The rest of Kaine’s statement reads like something less than a battle cry too. In fact, it reads like a pre-emptive excuse for having lost, as if Kaine is already preparing to lead the minority party.
“Yes, we’re going to get our asses handed to us in November, but at least we’ll be able to claim a moral victory.”
Kaine is no Michael Steele. But he’s no Howard Dean either.
Dean had his 50 state strategy.
Kaine appears to have a strategy for losing 50 seats graciously.
Gah, Democrats! I think, sometimes, that they're all a bunch of failed wonks and advisors - they have that mindset, but they're not good at either. Makes for shitty leadership, and not a lot of passion.
Plus then there's the fact that they act like the caricature of liberals that conservatives always attack - cooperative to a fault, tolerant of everything and anything (except of their more outspoken members), unwilling to get their hands dirty, out of touch, etc.
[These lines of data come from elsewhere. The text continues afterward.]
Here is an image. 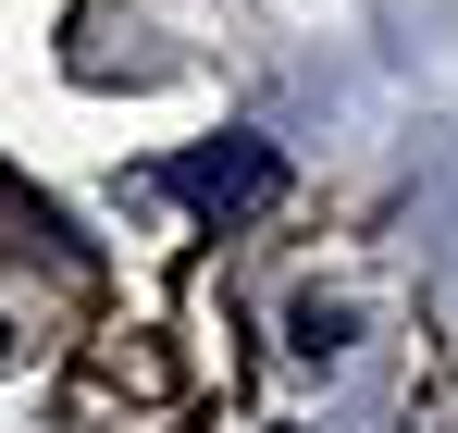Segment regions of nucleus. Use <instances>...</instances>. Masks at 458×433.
Segmentation results:
<instances>
[{
    "mask_svg": "<svg viewBox=\"0 0 458 433\" xmlns=\"http://www.w3.org/2000/svg\"><path fill=\"white\" fill-rule=\"evenodd\" d=\"M161 186H174L186 211H211V223H235V211H260V199L285 186V161H273V149H260V137H224V149H174V161H161Z\"/></svg>",
    "mask_w": 458,
    "mask_h": 433,
    "instance_id": "1",
    "label": "nucleus"
}]
</instances>
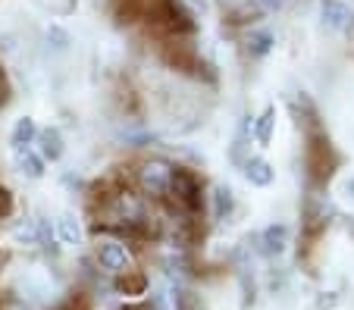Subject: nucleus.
Returning <instances> with one entry per match:
<instances>
[{
	"instance_id": "f257e3e1",
	"label": "nucleus",
	"mask_w": 354,
	"mask_h": 310,
	"mask_svg": "<svg viewBox=\"0 0 354 310\" xmlns=\"http://www.w3.org/2000/svg\"><path fill=\"white\" fill-rule=\"evenodd\" d=\"M16 295H19L26 304L57 307V295H60V289H57L54 276H50L47 270H41V267H28V270L19 276V282H16Z\"/></svg>"
},
{
	"instance_id": "f03ea898",
	"label": "nucleus",
	"mask_w": 354,
	"mask_h": 310,
	"mask_svg": "<svg viewBox=\"0 0 354 310\" xmlns=\"http://www.w3.org/2000/svg\"><path fill=\"white\" fill-rule=\"evenodd\" d=\"M335 163H339V157H335L329 138L323 135L317 126H310V135H308V173H310V179H314L317 185L329 182Z\"/></svg>"
},
{
	"instance_id": "7ed1b4c3",
	"label": "nucleus",
	"mask_w": 354,
	"mask_h": 310,
	"mask_svg": "<svg viewBox=\"0 0 354 310\" xmlns=\"http://www.w3.org/2000/svg\"><path fill=\"white\" fill-rule=\"evenodd\" d=\"M173 173L176 166L169 160H160V157H151L138 166V185L145 195L151 197H163L169 195V185H173Z\"/></svg>"
},
{
	"instance_id": "20e7f679",
	"label": "nucleus",
	"mask_w": 354,
	"mask_h": 310,
	"mask_svg": "<svg viewBox=\"0 0 354 310\" xmlns=\"http://www.w3.org/2000/svg\"><path fill=\"white\" fill-rule=\"evenodd\" d=\"M94 260H97V267L113 273V276H122V273L132 270V251L126 248V242L110 238V235L94 242Z\"/></svg>"
},
{
	"instance_id": "39448f33",
	"label": "nucleus",
	"mask_w": 354,
	"mask_h": 310,
	"mask_svg": "<svg viewBox=\"0 0 354 310\" xmlns=\"http://www.w3.org/2000/svg\"><path fill=\"white\" fill-rule=\"evenodd\" d=\"M169 195H173L176 204H179L182 210H188V213H194V210L201 207V182L194 179V173H188V169L176 166L173 185H169Z\"/></svg>"
},
{
	"instance_id": "423d86ee",
	"label": "nucleus",
	"mask_w": 354,
	"mask_h": 310,
	"mask_svg": "<svg viewBox=\"0 0 354 310\" xmlns=\"http://www.w3.org/2000/svg\"><path fill=\"white\" fill-rule=\"evenodd\" d=\"M323 22H326L329 28H335V32H345L348 26H351V10L342 3V0H323Z\"/></svg>"
},
{
	"instance_id": "0eeeda50",
	"label": "nucleus",
	"mask_w": 354,
	"mask_h": 310,
	"mask_svg": "<svg viewBox=\"0 0 354 310\" xmlns=\"http://www.w3.org/2000/svg\"><path fill=\"white\" fill-rule=\"evenodd\" d=\"M13 160H16V169L22 175H28V179H41L44 175V160L32 148H13Z\"/></svg>"
},
{
	"instance_id": "6e6552de",
	"label": "nucleus",
	"mask_w": 354,
	"mask_h": 310,
	"mask_svg": "<svg viewBox=\"0 0 354 310\" xmlns=\"http://www.w3.org/2000/svg\"><path fill=\"white\" fill-rule=\"evenodd\" d=\"M54 235L60 238L63 244H82V226L73 213H60L54 220Z\"/></svg>"
},
{
	"instance_id": "1a4fd4ad",
	"label": "nucleus",
	"mask_w": 354,
	"mask_h": 310,
	"mask_svg": "<svg viewBox=\"0 0 354 310\" xmlns=\"http://www.w3.org/2000/svg\"><path fill=\"white\" fill-rule=\"evenodd\" d=\"M245 175L251 185H270L273 182V166H270L267 160H261V157H248L245 160Z\"/></svg>"
},
{
	"instance_id": "9d476101",
	"label": "nucleus",
	"mask_w": 354,
	"mask_h": 310,
	"mask_svg": "<svg viewBox=\"0 0 354 310\" xmlns=\"http://www.w3.org/2000/svg\"><path fill=\"white\" fill-rule=\"evenodd\" d=\"M261 244H263V254H282L288 244V226H270L267 232L261 235Z\"/></svg>"
},
{
	"instance_id": "9b49d317",
	"label": "nucleus",
	"mask_w": 354,
	"mask_h": 310,
	"mask_svg": "<svg viewBox=\"0 0 354 310\" xmlns=\"http://www.w3.org/2000/svg\"><path fill=\"white\" fill-rule=\"evenodd\" d=\"M38 144H41V160H57V157L63 154V138L57 128L38 132Z\"/></svg>"
},
{
	"instance_id": "f8f14e48",
	"label": "nucleus",
	"mask_w": 354,
	"mask_h": 310,
	"mask_svg": "<svg viewBox=\"0 0 354 310\" xmlns=\"http://www.w3.org/2000/svg\"><path fill=\"white\" fill-rule=\"evenodd\" d=\"M35 142H38V126L32 116H22L13 128V148H32Z\"/></svg>"
},
{
	"instance_id": "ddd939ff",
	"label": "nucleus",
	"mask_w": 354,
	"mask_h": 310,
	"mask_svg": "<svg viewBox=\"0 0 354 310\" xmlns=\"http://www.w3.org/2000/svg\"><path fill=\"white\" fill-rule=\"evenodd\" d=\"M116 291H122V295L135 298V295H145L147 291V276L138 270H129L120 276V282H116Z\"/></svg>"
},
{
	"instance_id": "4468645a",
	"label": "nucleus",
	"mask_w": 354,
	"mask_h": 310,
	"mask_svg": "<svg viewBox=\"0 0 354 310\" xmlns=\"http://www.w3.org/2000/svg\"><path fill=\"white\" fill-rule=\"evenodd\" d=\"M273 126H276V110L273 107H267L261 113V119H254V138H257V144H270V138H273Z\"/></svg>"
},
{
	"instance_id": "2eb2a0df",
	"label": "nucleus",
	"mask_w": 354,
	"mask_h": 310,
	"mask_svg": "<svg viewBox=\"0 0 354 310\" xmlns=\"http://www.w3.org/2000/svg\"><path fill=\"white\" fill-rule=\"evenodd\" d=\"M270 48H273V35L270 32H251L248 35V54L251 57H263V54H270Z\"/></svg>"
},
{
	"instance_id": "dca6fc26",
	"label": "nucleus",
	"mask_w": 354,
	"mask_h": 310,
	"mask_svg": "<svg viewBox=\"0 0 354 310\" xmlns=\"http://www.w3.org/2000/svg\"><path fill=\"white\" fill-rule=\"evenodd\" d=\"M44 38H47V41H54V48H57V50H66V48H69V35H66V28H60V26H47Z\"/></svg>"
},
{
	"instance_id": "f3484780",
	"label": "nucleus",
	"mask_w": 354,
	"mask_h": 310,
	"mask_svg": "<svg viewBox=\"0 0 354 310\" xmlns=\"http://www.w3.org/2000/svg\"><path fill=\"white\" fill-rule=\"evenodd\" d=\"M214 201H216V216L229 213V210H232V191H229V188H216Z\"/></svg>"
},
{
	"instance_id": "a211bd4d",
	"label": "nucleus",
	"mask_w": 354,
	"mask_h": 310,
	"mask_svg": "<svg viewBox=\"0 0 354 310\" xmlns=\"http://www.w3.org/2000/svg\"><path fill=\"white\" fill-rule=\"evenodd\" d=\"M248 7H254V10H263V13H270V10H279V7H282V0H248Z\"/></svg>"
},
{
	"instance_id": "6ab92c4d",
	"label": "nucleus",
	"mask_w": 354,
	"mask_h": 310,
	"mask_svg": "<svg viewBox=\"0 0 354 310\" xmlns=\"http://www.w3.org/2000/svg\"><path fill=\"white\" fill-rule=\"evenodd\" d=\"M7 210H10V195L0 188V213H7Z\"/></svg>"
},
{
	"instance_id": "aec40b11",
	"label": "nucleus",
	"mask_w": 354,
	"mask_h": 310,
	"mask_svg": "<svg viewBox=\"0 0 354 310\" xmlns=\"http://www.w3.org/2000/svg\"><path fill=\"white\" fill-rule=\"evenodd\" d=\"M348 191H354V182H348Z\"/></svg>"
},
{
	"instance_id": "412c9836",
	"label": "nucleus",
	"mask_w": 354,
	"mask_h": 310,
	"mask_svg": "<svg viewBox=\"0 0 354 310\" xmlns=\"http://www.w3.org/2000/svg\"><path fill=\"white\" fill-rule=\"evenodd\" d=\"M0 97H3V81H0Z\"/></svg>"
}]
</instances>
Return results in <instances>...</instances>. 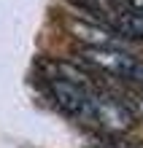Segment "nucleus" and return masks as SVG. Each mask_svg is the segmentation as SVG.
Returning <instances> with one entry per match:
<instances>
[{
  "label": "nucleus",
  "mask_w": 143,
  "mask_h": 148,
  "mask_svg": "<svg viewBox=\"0 0 143 148\" xmlns=\"http://www.w3.org/2000/svg\"><path fill=\"white\" fill-rule=\"evenodd\" d=\"M78 62L97 75L143 84V59H138L135 54H130V51H124L119 46H113V43L81 46L78 49Z\"/></svg>",
  "instance_id": "nucleus-2"
},
{
  "label": "nucleus",
  "mask_w": 143,
  "mask_h": 148,
  "mask_svg": "<svg viewBox=\"0 0 143 148\" xmlns=\"http://www.w3.org/2000/svg\"><path fill=\"white\" fill-rule=\"evenodd\" d=\"M97 24L111 30L116 38L143 43V11H113L108 16H103Z\"/></svg>",
  "instance_id": "nucleus-3"
},
{
  "label": "nucleus",
  "mask_w": 143,
  "mask_h": 148,
  "mask_svg": "<svg viewBox=\"0 0 143 148\" xmlns=\"http://www.w3.org/2000/svg\"><path fill=\"white\" fill-rule=\"evenodd\" d=\"M41 78L51 102L78 124L100 129L105 135H124L135 124V113L119 94L95 81L92 70H81L73 62L41 59Z\"/></svg>",
  "instance_id": "nucleus-1"
},
{
  "label": "nucleus",
  "mask_w": 143,
  "mask_h": 148,
  "mask_svg": "<svg viewBox=\"0 0 143 148\" xmlns=\"http://www.w3.org/2000/svg\"><path fill=\"white\" fill-rule=\"evenodd\" d=\"M119 148H143V143H124V145H119Z\"/></svg>",
  "instance_id": "nucleus-4"
},
{
  "label": "nucleus",
  "mask_w": 143,
  "mask_h": 148,
  "mask_svg": "<svg viewBox=\"0 0 143 148\" xmlns=\"http://www.w3.org/2000/svg\"><path fill=\"white\" fill-rule=\"evenodd\" d=\"M95 148H113V145H100V143H97V145H95Z\"/></svg>",
  "instance_id": "nucleus-5"
},
{
  "label": "nucleus",
  "mask_w": 143,
  "mask_h": 148,
  "mask_svg": "<svg viewBox=\"0 0 143 148\" xmlns=\"http://www.w3.org/2000/svg\"><path fill=\"white\" fill-rule=\"evenodd\" d=\"M140 105H143V84H140Z\"/></svg>",
  "instance_id": "nucleus-6"
}]
</instances>
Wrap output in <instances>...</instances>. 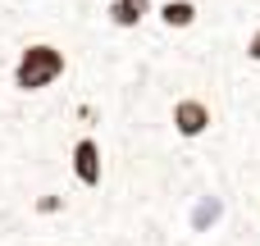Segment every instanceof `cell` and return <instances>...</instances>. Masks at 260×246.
Listing matches in <instances>:
<instances>
[{
    "label": "cell",
    "mask_w": 260,
    "mask_h": 246,
    "mask_svg": "<svg viewBox=\"0 0 260 246\" xmlns=\"http://www.w3.org/2000/svg\"><path fill=\"white\" fill-rule=\"evenodd\" d=\"M101 14H105V27H114V32H137V27L146 23V14H155V0H110Z\"/></svg>",
    "instance_id": "cell-6"
},
{
    "label": "cell",
    "mask_w": 260,
    "mask_h": 246,
    "mask_svg": "<svg viewBox=\"0 0 260 246\" xmlns=\"http://www.w3.org/2000/svg\"><path fill=\"white\" fill-rule=\"evenodd\" d=\"M69 78V50L50 37H27L18 41L9 59V91L18 96H46Z\"/></svg>",
    "instance_id": "cell-1"
},
{
    "label": "cell",
    "mask_w": 260,
    "mask_h": 246,
    "mask_svg": "<svg viewBox=\"0 0 260 246\" xmlns=\"http://www.w3.org/2000/svg\"><path fill=\"white\" fill-rule=\"evenodd\" d=\"M242 59L260 68V23L251 27V32H247V37H242Z\"/></svg>",
    "instance_id": "cell-7"
},
{
    "label": "cell",
    "mask_w": 260,
    "mask_h": 246,
    "mask_svg": "<svg viewBox=\"0 0 260 246\" xmlns=\"http://www.w3.org/2000/svg\"><path fill=\"white\" fill-rule=\"evenodd\" d=\"M64 169H69L78 192H96L101 196L105 183H110V173H105V142L96 132H78L69 142V151H64Z\"/></svg>",
    "instance_id": "cell-2"
},
{
    "label": "cell",
    "mask_w": 260,
    "mask_h": 246,
    "mask_svg": "<svg viewBox=\"0 0 260 246\" xmlns=\"http://www.w3.org/2000/svg\"><path fill=\"white\" fill-rule=\"evenodd\" d=\"M155 23H160L165 32H174V37L197 32V23H201V5H197V0H160V5H155Z\"/></svg>",
    "instance_id": "cell-5"
},
{
    "label": "cell",
    "mask_w": 260,
    "mask_h": 246,
    "mask_svg": "<svg viewBox=\"0 0 260 246\" xmlns=\"http://www.w3.org/2000/svg\"><path fill=\"white\" fill-rule=\"evenodd\" d=\"M0 37L9 41L5 23H0ZM9 59H14V50H9ZM23 100H27V96H18V91H14V100H9V110H5V119H0V160H5V164L23 160V155H27V142H32L37 110H27Z\"/></svg>",
    "instance_id": "cell-4"
},
{
    "label": "cell",
    "mask_w": 260,
    "mask_h": 246,
    "mask_svg": "<svg viewBox=\"0 0 260 246\" xmlns=\"http://www.w3.org/2000/svg\"><path fill=\"white\" fill-rule=\"evenodd\" d=\"M165 123L174 132V142H206L210 128H215V105L201 91H178L165 105Z\"/></svg>",
    "instance_id": "cell-3"
}]
</instances>
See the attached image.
I wonder if some of it stems from the neutering of the labor unions in this country, and the postwar strategy of hippie-bashing to gain credibility with the establishment - basically, the Democrats have estranged themselves from the parts of the left that knew how to bring passion and dirty fighting to the scrum, and now view both with suspicion and disdain.
Boring, yes. And dangerous - because if you're not willing to fight for your principles, you might as well not have any.